Patients and tissue sections

Study of human tumour tissues was approved by the Institutional Review Board Committee of Chi-Mei Foundation Medical Center (No. 10210004). Written informed consents were obtained from all patients participated. The tissues slides were stained with anti-KDM2A antibody and the staining intensity levels were calculated using the H-score, defined by the following equation: H-score = ΣPi (i + 1) as previously described.16 I is the intensity of the stained tumour cells (0 to 3+), and Pi is the percentage of positive-stained tumour cells. Kaplan–Meier plots was used in overall survival analyses.

Cell culture and reagents

Immortalised normal human breast fibroblasts RMF-EG cell line was originally established by Dr. Charlotte Kuperwasser (Tufts University, Boston, MA, USA)17 and was kindly supplied from Dr. Kelvin Kun-Chih Tsai (Graduate Institute of Clinical Medicine, Taipei Medical University, Taipei) with permission. MDA-MB-231 and MCF-7 cell lines were purchased from the Bioresource Collection and Research Center (BCRC) and cell identity was certified by short tandem repeat analysis. The RMF-EG, MDA-MB-231 and MCF-7 cells were cultured in Dulbecco’s Modified Eagle’s medium (DMEM) containing 10% foetal bovine serum (FBS). The KDM2A inhibitor daminozide was purchased from Cayman (Ann Arbor, MI, USA). Anti-KDM2A (clone ab240727) and anti-PD-L1 antibody conjugated with Alexa Fluor 488 (clone ab209959) antibodies were obtained from Abcam (Cambridge, MA, USA). Anti-p53 (clone DO-1) and anti-actin (clone H-2) antibodies were purchased from Santa Cruz Biotechnology, Inc. (Dallas, TX, USA). Anti-phospho-histone-H2A.X (Ser139) (clone JBW301) was purchased from Millipore Corporation (Billerica, MA, USA). Anti-p38 mitogen-activated protein kinase (MAPK), anti-phospho-p38 MAPK (Thr180/Tyr182), anti-phospho-Chk1 (Ser317), anti-phospho-Chk2 (Thr68) (clone C13C1), anti-histone H3K36me2 (clone C75H12), anti-histone H3K36me3 (clone D5A7) and anti-histone H3K4me3 (clone 9727) antibodies were obtained from Cell Signaling Technology Inc. (Danvers, MA, USA). Anti-PD-L1 (clone GTX01495), anti-FAP (clone GTX108711) and anti-PDGFR-α (clone GTX01102) antibodies were obtained from GeneTex Inc. (Hsinchu, Taiwan).

Promoter activity assay

RMF-EG cells were seeded in 24-well plates and transfected with pEZX-PG04-KDM2A promoter construct-linked Gaussia luciferase (GLuc) and secreted alkaline phosphatase (SEAP) reporter plasmid (GeneCopoeia, Inc., Rockville, MD, USA). After transfection, the cells were treated with recombinant human interlukin-6 (IL-6) and tumour necrotic factor-α (TNF-α) (20 ng/ml) for 24 h. Measurement of luciferase activities was determined using the Secrete-Pair Dual Luminescence Assay Kit (GeneCopoeia, Inc., Rockville, MD, USA). The Gaussia luciferase activity was measured by using a Luminometer and was normalised with SEAP and total protein concentration.

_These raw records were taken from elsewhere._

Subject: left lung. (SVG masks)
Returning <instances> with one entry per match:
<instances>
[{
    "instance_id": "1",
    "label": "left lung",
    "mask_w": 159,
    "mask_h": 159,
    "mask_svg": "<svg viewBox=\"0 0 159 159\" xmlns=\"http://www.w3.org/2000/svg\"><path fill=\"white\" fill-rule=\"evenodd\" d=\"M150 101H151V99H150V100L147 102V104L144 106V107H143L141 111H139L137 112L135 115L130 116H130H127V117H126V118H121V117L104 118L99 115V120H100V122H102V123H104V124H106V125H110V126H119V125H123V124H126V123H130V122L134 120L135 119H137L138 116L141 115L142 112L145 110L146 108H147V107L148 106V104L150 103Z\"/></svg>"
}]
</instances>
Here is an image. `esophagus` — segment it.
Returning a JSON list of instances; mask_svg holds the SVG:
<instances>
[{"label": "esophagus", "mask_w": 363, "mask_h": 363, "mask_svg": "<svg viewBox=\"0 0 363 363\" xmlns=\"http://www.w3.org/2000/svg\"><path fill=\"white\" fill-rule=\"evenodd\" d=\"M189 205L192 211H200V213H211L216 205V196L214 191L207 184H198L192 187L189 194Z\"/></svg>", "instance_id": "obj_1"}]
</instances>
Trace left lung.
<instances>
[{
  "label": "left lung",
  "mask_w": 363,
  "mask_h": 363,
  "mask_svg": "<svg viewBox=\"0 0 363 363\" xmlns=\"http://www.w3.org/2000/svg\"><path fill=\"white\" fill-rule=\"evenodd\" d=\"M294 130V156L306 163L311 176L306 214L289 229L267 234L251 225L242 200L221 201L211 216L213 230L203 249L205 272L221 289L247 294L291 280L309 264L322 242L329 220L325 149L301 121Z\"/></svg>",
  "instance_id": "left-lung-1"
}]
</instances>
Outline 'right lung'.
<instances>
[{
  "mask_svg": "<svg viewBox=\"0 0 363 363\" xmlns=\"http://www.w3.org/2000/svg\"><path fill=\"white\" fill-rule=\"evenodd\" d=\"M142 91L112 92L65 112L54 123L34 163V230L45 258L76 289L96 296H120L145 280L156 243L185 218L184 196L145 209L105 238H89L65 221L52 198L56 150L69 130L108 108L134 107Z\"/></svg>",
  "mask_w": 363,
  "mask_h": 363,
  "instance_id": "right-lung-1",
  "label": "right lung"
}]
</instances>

Establishment of stable cell lines

The pLKO.shRNA-KDM2A was purchased from the National Core Facility for Manipulation of Gene Function by RNAi, miRNA, miRNA sponges and CRISPR/Genomic Research Center (Academia Sinica, Taipei). KDM2A expression vector was kindly supplied from Dr. Yi Zhang (Harvard University, MA, USA). The plasmid was transfected into RMF-EG cells using the NeonTM microporation transfection system. RMF-EG cells (1 × 106) were resuspended in buffer R containing 1 μg plasmid and subjected to electroporation at 1800 V, 3 mini-second and 2 pulses. After electroporation, the cells were cultured at 37 °C in an incubator with 5% CO2-humidified atmosphere. The KDM2A-silenced stable cell line (RMF-shKDM2A) was selected by 1 μg/ml puromycin. KDM2A-expressing stable cell lines K2A-1 and K2A-2 were selected by 800 μg/ml G418. The KDM2A protein levels in stable cell lines were detected by western blotting.

Co-culture of fibroblasts with breast cancer cells

RMF-EG cells were co-cultured with breast cancer cells using transwell system (Corning, NY, USA). RMF-EG cells (1 × 105) were grown in the lower chamber, and breast cancer cells (1 × 105) were seeded on the polyester membrane (0.4 µm) of a transwell insert in DMEM medium containing 10% FBS. The cells were incubated in a humidified 5% CO2 incubator at 37 °C for 72 h and were harvested for different assays.

Western blotting

Total proteins were extracted from cells with RIPA buffer (50 mM Tris-HCl, pH 7.4, 150 mM NaCl, 1% NP-40, 0.1% SDS, 0.5% sodium deoxycholate, 2 mM EDTA and 50 mM NaF) containing protease inhibitors. The concentrations of cellular proteins were determined by Bradford assay. Forty microgram of cellular proteins were separated by SDS-polyacrylamide gel electrophoresis. Proteins were transferred to polyvinylidene difluoride (PVDF) membranes and probed with various primary and secondary antibodies. Finally, the signals on the membranes were developed by enhanced chemiluminescence reagent.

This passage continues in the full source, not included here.